(TASK LIST)
(a) Summarize the text below on the nonword recall experiments in two sentences.
(b) In one or two sentences, explain why five participants' data were removed from the Experiment 2 results in the text about nonword recall below.

(TEXT SEGMENT)
[BEGIN]

Table 4 Frequencies of each accent pattern error in each experiment
Table 5 Outcomes of multiple-comparison analyses on accent pattern errors

Summary of results

The main results obtained from Experiment 1 were as follows: (1) Phonotactically high-frequent nonwords were recalled more accurately than less-frequent ones in phoneme accuracy scores. (2) The most atypical accent pattern (type-2) was recalled less accurately than the more typical ones (flat and type-1) in the accent pattern accuracy scores. (3) The most frequent errors in accent patterns were accent pattern changes from the most atypical type (type-2) into the most typical one (flat). (4) Phonotactic frequency did not affect short-term retention of the accent pattern. And (5) phonemes of flat-presented nonwords were recalled less accurately than nonwords presented with the type-1 and type-2 accents, although this was observed only in the by-subject analysis.

Experiment 2

Although we manipulated pitch-accent patterns and employed the scores for accent pattern accuracy and error in Experiment 1, the participants were not explicitly instructed to retain the accent patterns. Experiment 2, in contrast, required the participants to retain not only the phoneme sequences but also the accent patterns. The procedure and all other materials were identical to those in Experiment 1, except for the instructions. Participants were instructed to recall items—not only the phoneme sequence but also its accent pattern—immediately after the presentation, in the same order that they were presented. All three accent patterns were included in each list (i.e., flat, type-1, and type-2), and serial order was completely randomized. In all, 24 university students participated (13 females, 11 males). All were native Japanese speakers whose ages ranged from 18 to 25 years old, with the average age being 20.29 years.

Results

All three indices (phoneme accuracy, accent pattern accuracy, and accent pattern errors) were defined in the same way as in Experiment 1. Five participants’ data were removed because their item presentation orders were based on the same random seed, due to a programming error. The scoring agreement between transcribers, as calculated by the initial third of all responses (as we described for Exp. 1), was 98.32% (8,076/8,208) for phonemes and 97.66% (1,336/1,368) for accent types.

[END]

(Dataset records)

[BEGIN]

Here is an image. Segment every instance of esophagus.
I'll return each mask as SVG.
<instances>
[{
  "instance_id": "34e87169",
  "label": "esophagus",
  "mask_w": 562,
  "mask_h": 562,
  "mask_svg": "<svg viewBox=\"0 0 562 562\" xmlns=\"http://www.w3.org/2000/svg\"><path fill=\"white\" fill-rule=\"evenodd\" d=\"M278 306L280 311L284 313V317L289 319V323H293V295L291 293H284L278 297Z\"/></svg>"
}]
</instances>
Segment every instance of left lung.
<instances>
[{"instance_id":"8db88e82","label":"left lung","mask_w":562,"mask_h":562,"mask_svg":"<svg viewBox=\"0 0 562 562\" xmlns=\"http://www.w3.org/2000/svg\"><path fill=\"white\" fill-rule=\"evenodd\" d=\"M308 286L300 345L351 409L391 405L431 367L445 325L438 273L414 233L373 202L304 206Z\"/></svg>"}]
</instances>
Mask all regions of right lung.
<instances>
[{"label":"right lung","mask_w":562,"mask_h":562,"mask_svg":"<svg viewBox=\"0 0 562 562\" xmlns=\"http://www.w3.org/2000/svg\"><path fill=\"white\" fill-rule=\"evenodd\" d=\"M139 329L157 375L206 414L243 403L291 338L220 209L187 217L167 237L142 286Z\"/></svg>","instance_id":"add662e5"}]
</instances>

[END]

(FINAL ANSWERS)
(a) In Experiment 1, phonotactically high-frequent nonwords were recalled more accurately in their phonemes, while the atypical type-2 accent pattern was recalled less accurately and was most often changed into the flat pattern. Experiment 2 used the same procedure and materials but instructed 24 native Japanese-speaking university students to recall both the phoneme sequence and the accent pattern of each item.

(b) Their data were removed because a programming error caused their item presentation orders to be based on the same random seed.